(Excerpted passage)

Analysis: ESSA, Like NCLB, Encourages Schools to Fudge Graduation Rates. Here’s How to Make the Numbers Really Count
According to a recent investigation by WAMU radio in Washington, D.C., and National Public Radio, Ballou High School officials graduated dozens of students in the Class of 2017 who should have failed their courses, had poor attendance, or didn’t meet other graduation requirements. On the surface, this seems like an embarrassment unique to Ballou. But this scandal is a symptom of a much bigger problem across the country: Improving high school graduation rates seems to mean more to some school and district leaders than the quality of education that students receive.
Holding schools accountable for graduation rates began in the No Child Left Behind era, when high schools got sanctioned for missing their goals. But states often used single-year rates, rather than counting the number of graduates against the entering freshman class four years earlier. Such a rate failed to catch transfers and dropouts who left prior to their senior year.
Our country’s first attempt to capture more authentic graduation rates came in 2008, when Education Department regulations required that each state calculate these rates in the same way. Starting with the graduating class of 2011, all states were required to use a cohort rate, to compare the number of graduates in a school to the number of freshmen who started there four years before.
Since that time, national graduation rates rose each year — from 79 percent in 2011 to 83 percent in 2015.
But while this has been cause for celebration among policymakers, advocates, and the media, the Ballou scandal — and others — suggest that we might have been too quick to praise these increases.
Recent investigations of graduation rates in Chicago, Florida, Los Angeles, Prince George’s County in Maryland, and Texas all point to a much more widespread pattern of fudging numbers, dumbing down courses, transferring high-risk students to alternative schools, or graduating students who aren’t ready — all in the service of increasing high school graduation rates. But to what ends?
These cases likely all have the same root cause: the omnipresence of a still-lingering “gotcha” accountability system. NCLB labeled high schools as failing when they missed their graduation rate goals, and then published the results and restricted their federal funding. Districts checked schools to ensure they followed NCLB rules, but they often lacked enough resources to help schools improve. And, in some of these cases, districts could have abdicated their responsibility to check these numbers — easy to do when good stats meant keeping control of funding.
What’s more, NCLB’s replacement, the Every Student Succeeds Act, now requires districts to report college enrollment rates in addition to graduation rates. High schools should be preparing students for the next step, but without critical support systems to get graduates ready for college, fudging numbers will likely continue. The ESSA mandate also provides an incentive to lower the bar for receiving a diploma and to push students to noncompetitive colleges.

(End Excerpted passage)

**Required tasks**:
1 - Repeat word for word the part of the graduation-rate analysis that begins at the words "Holding schools accountable" and stops after "their senior year.".
2 - According to the graduation-rate analysis, what was the national graduation rate in 2015?
The listing that follows is separate material and has no connection to the graduation-rate analysis.

(Supplied data)

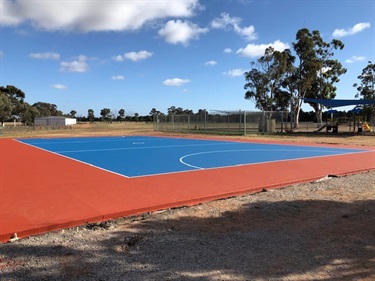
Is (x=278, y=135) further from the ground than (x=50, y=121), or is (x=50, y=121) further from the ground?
(x=50, y=121)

(End Supplied data)

**Results for the exercise**:
1 -
Holding schools accountable for graduation rates began in the No Child Left Behind era, when high schools got sanctioned for missing their goals. But states often used single-year rates, rather than counting the number of graduates against the entering freshman class four years earlier. Such a rate failed to catch transfers and dropouts who left prior to their senior year.

2 - 83 percent.